V.P. Dhananjayan and Shanta Dhananjayan, a gifted husband and wife team who left Kalakshetra to start their own dance academy in Chennai, will always recall their break with a sense of regret. “I don’t think I would describe us as rebels,” explains Shanta. “We were happy artistically, but we felt that we had to leave because we wanted to better our lives. We were expected to work for very little money. We had to think of the future. By moving away, as some of the others have done, we have preserved the spirit of Kalakshetra in our own distinctive fashion.”

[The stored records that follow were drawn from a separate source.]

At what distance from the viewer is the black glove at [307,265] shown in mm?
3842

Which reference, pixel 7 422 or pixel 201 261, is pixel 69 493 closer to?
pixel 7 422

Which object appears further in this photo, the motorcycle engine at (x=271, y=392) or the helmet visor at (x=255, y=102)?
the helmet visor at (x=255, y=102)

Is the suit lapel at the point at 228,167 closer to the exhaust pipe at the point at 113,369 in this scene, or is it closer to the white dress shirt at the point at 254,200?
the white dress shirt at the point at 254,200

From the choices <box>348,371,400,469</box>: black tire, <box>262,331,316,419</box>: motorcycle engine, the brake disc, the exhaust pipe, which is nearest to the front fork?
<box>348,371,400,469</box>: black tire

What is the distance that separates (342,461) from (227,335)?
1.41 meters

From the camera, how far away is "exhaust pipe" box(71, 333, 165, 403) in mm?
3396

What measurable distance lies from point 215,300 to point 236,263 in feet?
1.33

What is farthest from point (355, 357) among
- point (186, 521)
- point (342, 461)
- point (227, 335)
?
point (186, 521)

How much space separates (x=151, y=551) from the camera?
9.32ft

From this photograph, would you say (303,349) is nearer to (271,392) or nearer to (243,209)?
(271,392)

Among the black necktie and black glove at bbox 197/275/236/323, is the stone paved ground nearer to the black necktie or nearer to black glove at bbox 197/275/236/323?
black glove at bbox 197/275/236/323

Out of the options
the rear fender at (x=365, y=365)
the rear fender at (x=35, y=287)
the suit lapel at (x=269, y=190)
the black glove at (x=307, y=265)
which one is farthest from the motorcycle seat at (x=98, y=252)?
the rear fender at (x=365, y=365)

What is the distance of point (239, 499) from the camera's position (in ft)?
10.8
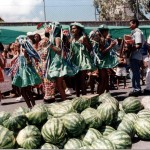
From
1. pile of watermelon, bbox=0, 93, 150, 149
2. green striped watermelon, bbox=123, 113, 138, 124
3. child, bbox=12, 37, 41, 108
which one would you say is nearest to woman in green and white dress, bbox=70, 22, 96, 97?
child, bbox=12, 37, 41, 108

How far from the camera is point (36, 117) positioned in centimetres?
552

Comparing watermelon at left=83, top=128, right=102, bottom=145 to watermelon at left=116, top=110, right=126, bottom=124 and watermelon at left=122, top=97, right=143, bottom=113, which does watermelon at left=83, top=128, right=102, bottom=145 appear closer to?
watermelon at left=116, top=110, right=126, bottom=124

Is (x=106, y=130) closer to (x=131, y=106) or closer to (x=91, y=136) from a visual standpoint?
(x=91, y=136)

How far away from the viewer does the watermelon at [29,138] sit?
5023 millimetres

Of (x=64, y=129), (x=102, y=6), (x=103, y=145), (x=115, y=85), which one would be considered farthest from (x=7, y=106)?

It’s interesting to remark upon what constitutes this spirit. For many of the younger generation of dancers, even invoking the name of Rukmini Devi implies a certain rigidity of approach, the severe discipline that was a hallmark of the teaching style at the school. As Chandralekha, the dancer-choreographer who challenged the Kalakshetra tradition once remarked, “The Kalakshetra dancers have forgotten their bodies.” Samson, too, echoes this: “As dancers, we rarely think of our bodies, I think we have to change this aspect of our teaching methodology (she has a volume of Gray’s Anatomy in her bookcase.) Having run her own school of dance in Delhi and now trying to explain her methods of teaching to a new generation of teachers at Kalakshetra, has been a part of the change that she is trying to introduce. She stresses that it’s quite different to run a school with a few select pupils as compared with handling a teaching institution such as Kalakshetra. Here, there are students from different walks of life, and they have just four years to train, so the teachers have to stick to a fairly rigid curriculum. It is a problem that classical dance academies the world over have had to face, how to maintain discipline while encouraging creativity.
There have also been repeated attacks on Rukmini Devi’s attempts to “sanitize” tradition by removing what people contend are the more erotic aspects of various poetic texts and rendering them Sunday School-type of blandly edifying performances. Shanta Dhananjayan counters this: “She tried to remove vulgarity and make the dance more aesthetic. You have to remember the period in which she revived the dance form. But she understood the aspect of shringara (erotic love) in the subtlest of forms. When she herself taught me those aspects of shringara that I had to perform when I took the role of Radha in a Geet Govind performance, when I was a very young girl, she did it with the utmost delicacy. It makes me catch my breath even now, after all these years, that she could convey such feelings, and make the moment sublime.”
It’s also very arrogant on the part of the younger dancers not to allow Rukmini Devi her own artistic freedom to choose those aspects of a poetic verse that she might have found most interesting to her way of thinking. Ironically, today it’s these puritanical elements that are trying to lynch Leela Samson for being too free with the so-called tradition of Kalakshetra, by introducing film appreciation classes, modern literature and ideas that are being described as “un-Hindu”.
“It’s unfortunate that in our country, we don’t seem to be able to separate the idea of an institution from their founders,” says Samson. “Places such as Oxford or Cambridge continue to have an image of themselves, despite having nurtured persons of great charisma and intellectual ability. The persona of that person does not wipe out the image of the original place.”